Cinema também se discute

por Rodrigo Torres

Entre esclarecimentos e controvérsias, a coletiva recente do atual Ministro da Cultura do Brasil, Sérgio Sá Leitão, observou algo pertinente: por obrigação legal, filmes nacionais que poderiam estrear direto na televisão ou em VOD (vídeo sob demanda) são lançados nos cinemas. A provocação ganha força se tirada de seu contexto original (o mau desempenho de grande parte dos longas no circuito) e aplicada à análise em âmbito criativo das obras que chegam às salas do Brasil. É fácil encontrar filmes que são pouco ou nada pensados para a tela grande — como é o caso de Gosto Se Discute.

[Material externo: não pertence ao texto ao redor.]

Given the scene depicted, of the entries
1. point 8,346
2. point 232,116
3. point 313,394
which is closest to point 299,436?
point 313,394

Cortesia do diretor André Pellenz. O realizador demonstra a mesma burocracia estilística nas adaptações Minha Mãe é uma Peça e Detetives do Prédio Azul (D.P.A.), sucessos garantidos pela popularidade das obras originais televisivas e pelo talento de um Paulo Gustavo. Em Gosto se Discute, essa falta de inspiração imagética (plano e contraplano em close e outros enquadramentos típicos da TV diária — formato que dificulta uma linguagem mais elaborada) compromete o apelo da narrativa. A montagem também derrapa, sendo a última cena do filme uma peça inexplicável em seu corte final. O ângulo traseiro surge indecifrável quando enquadra de costas o garçom que fala sem que isso represente qualquer função diegética, só desleixo. Em outro momento, parece esconder Kéfera Buchmann e apostar no melhor do elenco, Cássio Gabus Mendes.

O que não se justifica como elaboração de cena, e tampouco pela atuação da youtuber. Atriz formada no teatro, Kéfera tem atuação correta e ajuda a proporcionar o que o longa-metragem tem de melhor: a química entre Augusto, um chef veterano ressentido com o estado crítico de seu restaurante, vencido pela concorrência de um food truck; e Cristina, jovem auditora responsável por promover mudanças no local e salvar o investimento do banco em que trabalha. A história de Gosto Se Discute é simples, porém simpática, sendo seus trunfos (além da curta duração) o romance improvável do duo principal e a boa virada que essa relação promove na trama. O ponto negativo encenado pelo casal também recai sobre Pellenz e equipe: sua sequência de sexo, que destoa do tom de filme, soa como uma peça à parte, e se prolonga à toa — pois não é nem um pouco passional ou bem filmada, apesar de ansiar ambos.

Gosto Se Discute segue o tempo todo assim, entre bons e maus momentos. Ora uma sacada bacana, como o pesadelo de Augusto como cozinheiro de um restaurante de gastronomia a quilo ou por seu esforço em fazer humor de situação atual, ora uma sucessão de gags previsíveis, trocadilhos bobos e falas clichês piorados por seu encadeamento frágil e a redundância de uma trilha sonora simplória, e pueril. Quando não é tudo junto, como o desperdício de uma cena bonita (no caso, rara) à contraluz.

Dada a sua despretensão em articular a linguagem cinematográfica com mais apuro, é curioso perceber que Gosto Se Discute seja bem-sucedido em sua totalidade ao explorar a culinária, cuja popularidade recente deriva justo da televisão, do sucesso mundial de Masterchef. Todas sequências tão bem montadas quanto o cardápio de Augusto; os pratos, revolucionários como a bandana do cozinheiro e seu apreço pela filosofia rock'n'roll, apenas sugestionado. Nesse desfecho, a religião negra tem visibilidade muito bem-vinda em tempos de persistente perseguição. É o instante em que o cinema de Pellenz provoca e discute algo de fato, com elegância e sutileza. Pena que também de modo tão breve.